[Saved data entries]
■ ■ ■ ■ ■

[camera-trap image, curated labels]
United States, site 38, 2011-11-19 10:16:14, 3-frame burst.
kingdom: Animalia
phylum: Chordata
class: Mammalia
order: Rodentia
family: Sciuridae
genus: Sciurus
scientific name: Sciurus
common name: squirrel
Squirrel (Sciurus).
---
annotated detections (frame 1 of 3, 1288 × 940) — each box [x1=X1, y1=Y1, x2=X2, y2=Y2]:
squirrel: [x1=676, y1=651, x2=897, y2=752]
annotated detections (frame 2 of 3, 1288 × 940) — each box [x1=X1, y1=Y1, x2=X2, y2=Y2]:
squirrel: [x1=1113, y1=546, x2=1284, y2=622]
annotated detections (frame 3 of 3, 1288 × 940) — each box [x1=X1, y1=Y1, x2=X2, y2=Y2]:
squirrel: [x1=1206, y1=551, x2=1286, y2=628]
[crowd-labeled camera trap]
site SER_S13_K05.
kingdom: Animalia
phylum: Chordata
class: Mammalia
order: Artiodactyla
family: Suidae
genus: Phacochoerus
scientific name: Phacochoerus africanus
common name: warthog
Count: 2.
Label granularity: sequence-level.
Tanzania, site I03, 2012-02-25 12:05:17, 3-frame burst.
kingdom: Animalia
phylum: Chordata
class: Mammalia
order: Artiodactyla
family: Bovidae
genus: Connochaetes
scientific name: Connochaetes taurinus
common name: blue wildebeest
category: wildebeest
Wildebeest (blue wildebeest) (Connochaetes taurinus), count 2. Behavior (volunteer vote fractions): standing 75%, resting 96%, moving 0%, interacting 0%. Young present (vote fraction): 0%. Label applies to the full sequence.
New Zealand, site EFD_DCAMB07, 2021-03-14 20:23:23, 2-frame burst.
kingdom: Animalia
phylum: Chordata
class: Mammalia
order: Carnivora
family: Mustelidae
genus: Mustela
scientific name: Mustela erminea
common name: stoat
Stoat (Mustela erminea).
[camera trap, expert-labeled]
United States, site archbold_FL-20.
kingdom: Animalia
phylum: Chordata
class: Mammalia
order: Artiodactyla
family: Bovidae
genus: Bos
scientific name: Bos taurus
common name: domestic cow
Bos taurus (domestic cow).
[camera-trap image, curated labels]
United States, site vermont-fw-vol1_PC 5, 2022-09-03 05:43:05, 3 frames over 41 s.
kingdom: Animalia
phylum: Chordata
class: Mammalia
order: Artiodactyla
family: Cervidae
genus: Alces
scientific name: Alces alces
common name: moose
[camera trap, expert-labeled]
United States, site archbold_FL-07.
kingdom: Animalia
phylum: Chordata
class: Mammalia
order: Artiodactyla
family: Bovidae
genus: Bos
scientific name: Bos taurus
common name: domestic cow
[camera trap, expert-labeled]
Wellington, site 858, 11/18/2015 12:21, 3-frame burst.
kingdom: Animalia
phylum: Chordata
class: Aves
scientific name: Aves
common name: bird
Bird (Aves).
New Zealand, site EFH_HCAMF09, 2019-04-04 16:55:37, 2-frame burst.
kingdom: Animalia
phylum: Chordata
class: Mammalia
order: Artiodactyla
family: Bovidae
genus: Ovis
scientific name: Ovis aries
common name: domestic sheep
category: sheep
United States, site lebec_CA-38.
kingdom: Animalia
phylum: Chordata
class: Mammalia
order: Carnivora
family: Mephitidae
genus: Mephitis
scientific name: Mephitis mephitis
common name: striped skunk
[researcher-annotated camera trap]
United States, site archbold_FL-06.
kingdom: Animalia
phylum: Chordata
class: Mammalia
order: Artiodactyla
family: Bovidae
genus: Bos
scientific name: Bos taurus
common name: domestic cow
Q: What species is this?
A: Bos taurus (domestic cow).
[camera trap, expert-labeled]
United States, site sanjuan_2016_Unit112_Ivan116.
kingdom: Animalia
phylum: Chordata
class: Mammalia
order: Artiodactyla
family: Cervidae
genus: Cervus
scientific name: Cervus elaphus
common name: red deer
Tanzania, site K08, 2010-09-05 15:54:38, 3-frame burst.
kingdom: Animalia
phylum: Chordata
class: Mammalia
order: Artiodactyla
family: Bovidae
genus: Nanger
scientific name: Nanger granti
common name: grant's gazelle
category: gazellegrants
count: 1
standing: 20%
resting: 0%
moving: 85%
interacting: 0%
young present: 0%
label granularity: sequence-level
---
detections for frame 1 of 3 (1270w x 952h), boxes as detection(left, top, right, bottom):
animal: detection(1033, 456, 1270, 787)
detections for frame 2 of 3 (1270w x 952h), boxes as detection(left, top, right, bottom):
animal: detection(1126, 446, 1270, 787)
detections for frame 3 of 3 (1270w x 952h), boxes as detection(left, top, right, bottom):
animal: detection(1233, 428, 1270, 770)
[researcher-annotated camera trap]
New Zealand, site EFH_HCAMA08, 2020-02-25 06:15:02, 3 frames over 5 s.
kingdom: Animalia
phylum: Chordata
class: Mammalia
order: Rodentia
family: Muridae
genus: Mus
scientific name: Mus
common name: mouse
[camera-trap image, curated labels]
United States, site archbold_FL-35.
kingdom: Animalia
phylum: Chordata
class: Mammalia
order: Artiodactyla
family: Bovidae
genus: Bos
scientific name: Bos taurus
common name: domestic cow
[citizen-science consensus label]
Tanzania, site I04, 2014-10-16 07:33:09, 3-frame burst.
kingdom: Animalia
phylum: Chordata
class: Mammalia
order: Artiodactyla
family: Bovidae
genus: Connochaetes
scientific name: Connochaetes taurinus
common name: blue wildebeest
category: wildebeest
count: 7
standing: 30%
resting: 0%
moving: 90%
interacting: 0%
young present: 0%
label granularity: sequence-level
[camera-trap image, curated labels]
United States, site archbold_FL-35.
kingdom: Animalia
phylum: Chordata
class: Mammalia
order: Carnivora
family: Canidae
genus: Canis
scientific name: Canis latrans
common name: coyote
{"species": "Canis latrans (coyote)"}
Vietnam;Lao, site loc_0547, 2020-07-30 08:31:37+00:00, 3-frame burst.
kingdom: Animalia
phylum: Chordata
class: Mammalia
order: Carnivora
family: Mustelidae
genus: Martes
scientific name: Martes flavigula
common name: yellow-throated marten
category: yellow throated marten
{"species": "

■ ■ ■ ■ ■

▶ [EXERCISE]: For every line above that includes the word "Zealand", return the line.

▶ [RESPONSE]:
New Zealand, site EFD_DCAMB07, 2021-03-14 20:23:23, 2-frame burst.
New Zealand, site EFH_HCAMF09, 2019-04-04 16:55:37, 2-frame burst.
New Zealand, site EFH_HCAMA08, 2020-02-25 06:15:02, 3 frames over 5 s.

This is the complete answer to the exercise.